Normally, when I’m watching soccer, I’m rooting for goals. Used to the GAA’s score-every-two-minutes average, I sometimes feel score-starved watching soccer. But when a game goes to extra-time, I become the biggest fan of goalies and defenders. Hoof it down the field, lads! Head it out of the box, good man! Please, gentlemen, keep your powder dry for the next 30 minutes. No one do anything to derail the delicious prospect of penalties. Let’s just get over the line.

The simplicity is a key part of it. Ordinarily, it’s no easy thing to put ourselves in the boots of Messi or Ronaldo or Van Dijk or Kane. They’re too good. They’re practically superhuman. When they line up a penalty, though, we’ve all been there – even if the goal we lined up in front of was made of jumpers, even if the keeper was Keith from fourth class. We all know what technique we’d employ, whether it’s roofing it, powering it straight down the middle, or calmly side-footing to the corner. On a lithe day, we reckon even our grannies and grandads would make a good fist of a penalty. Spot kicks are accessible and achievable in a way that so much of what pro soccer players do is not – which is what makes it all the crueller when an extremely talented, fit and wealthy professional blows it.

Penalty shootouts are also tactically fascinating from the managers’ perspective. Do you have your lineup picked in advance, or do you wait and see how things stand at the end of extra-time? It’s a similar dilemma to picking a relay team: do you put your biggest talent first to get a good start, or last to ensure a strong finish? (The latter approach is a risk, as Brazil demonstrated last week.) Both Van Dijk and Messi, as captains, showed leadership by going first in their drawn quarter-final – but is it only true leadership if you convert? Van Dijk’s miss was a blow to Dutch hopes, and Messi’s task was easier knowing that Big Virgil had just missed.

It’s a mental, psychological task more than it is a technical one.
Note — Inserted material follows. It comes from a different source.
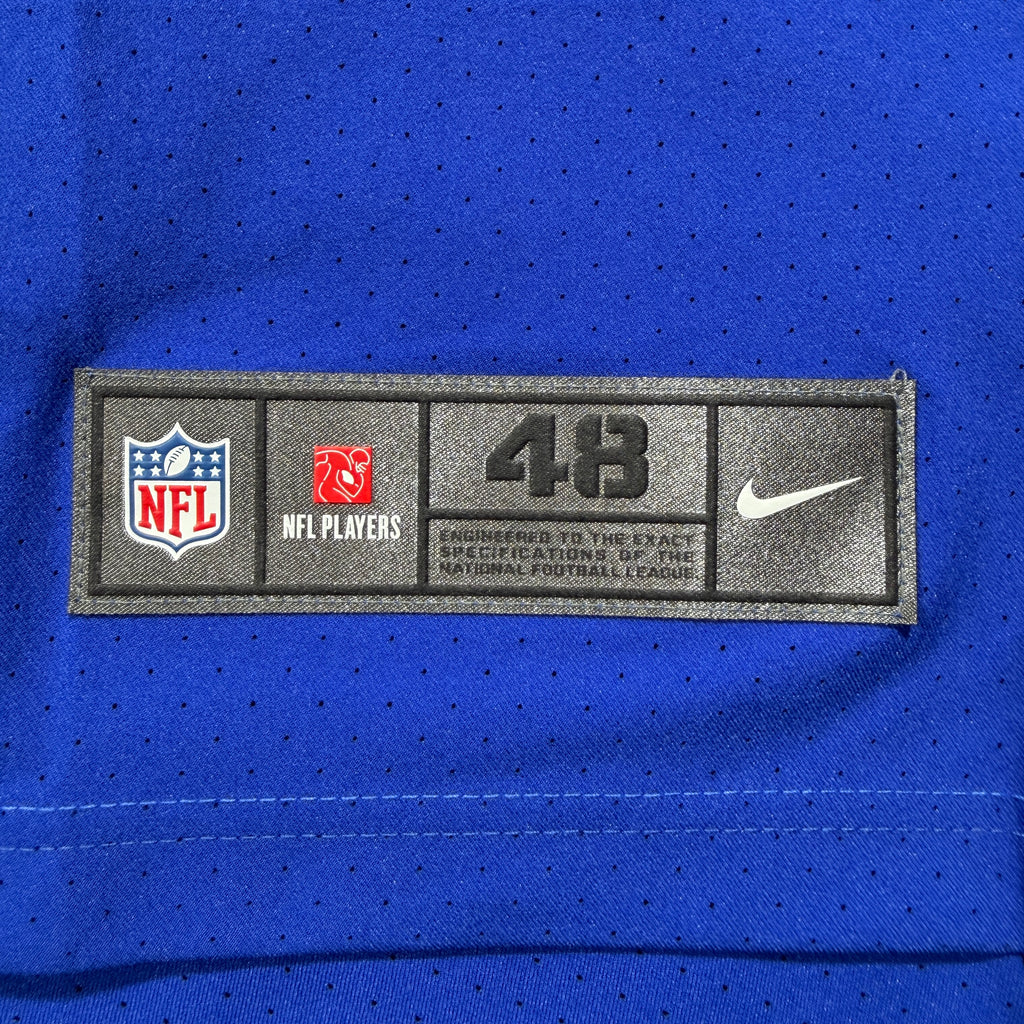 Josh Allen Buffalo Bills Vapor Elite Nike Authentic NFL Jersey - 48/XL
Messi often makes the keeper commit first and then simply places the ball where the keeper is not – something which requires incredible timing and agility, but most of all daring and force of will. Harry Kane was mentally prepared to take a penalty, but was he mentally prepared to take two? In trying to decide whether to stick to his original approach or change it up, did he fall between two stools?
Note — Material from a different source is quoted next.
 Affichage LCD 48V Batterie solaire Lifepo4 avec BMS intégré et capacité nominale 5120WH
It’s tough on the keepers, having to step in and out multiple times, but they’re at a psychological advantage in that they’re not expected to save it, not really. The odds are with the penalty-taker. If a keeper saves a penalty – or, in the case of Caoimhín Kelleher or Emiliano Martinez, saves two – he’s already performing above the odds.
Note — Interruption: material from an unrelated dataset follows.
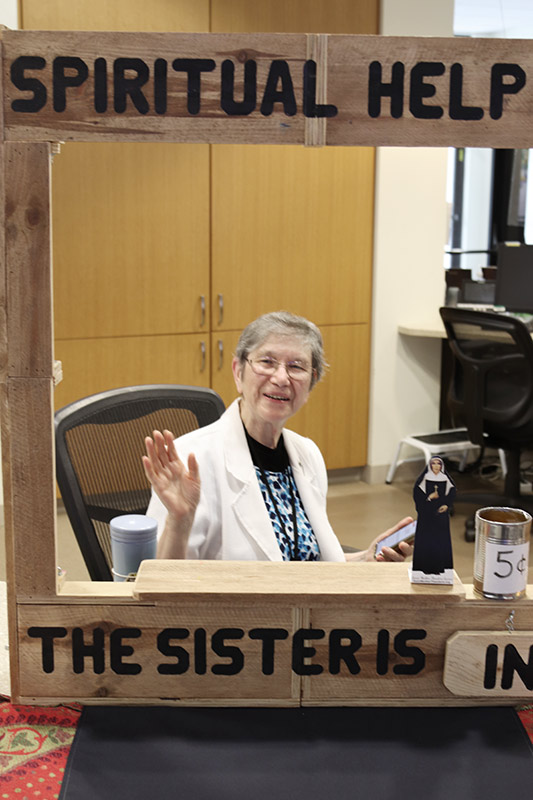 Scenes from Our 2025 Saint Mother Theodore Guerin Donor Dinner!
If you must miss: is there a least painful way? A save is on target, but makes a hero of your opponent. Hitting the woodwork is tragic, the tightest of margins. Blasting it into the stands is a bad miss, but on your own terms: you haven’t been beaten by anyone or anything but yourself.

This much is true: everyone misses eventually. Even Messi, even Ronaldo, even Kane. Every player has a war story, everyone knows how it feels. (Is there anyone you would rather see comforting Kane than Gareth Southgate?) But again, this is why it’s so compelling. The pathos. The comfort of a team sport is that it’s rarely all on you. Even if you fumble a simple ball or miss a good opportunity, chances are that many of your teammates feel that they made mistakes, too. The burden of defeat is shared. The penalty shootout is one of the few times when it really does come down to individuals.

But as much as I love penalties, and as much as I love the GAA, the two don’t quite mesh. The beauty of the soccer shootout is, again, its simplicity: any striker should be able to score from there. But in the GAA, taking a free or a penalty is a speciality skill. That said, in a sport where scores are plentiful, where teams are all too often still level after extra time, we need a definitive way of getting a result. ‘Next score wins,’ maybe? Sometimes the playground solutions are best.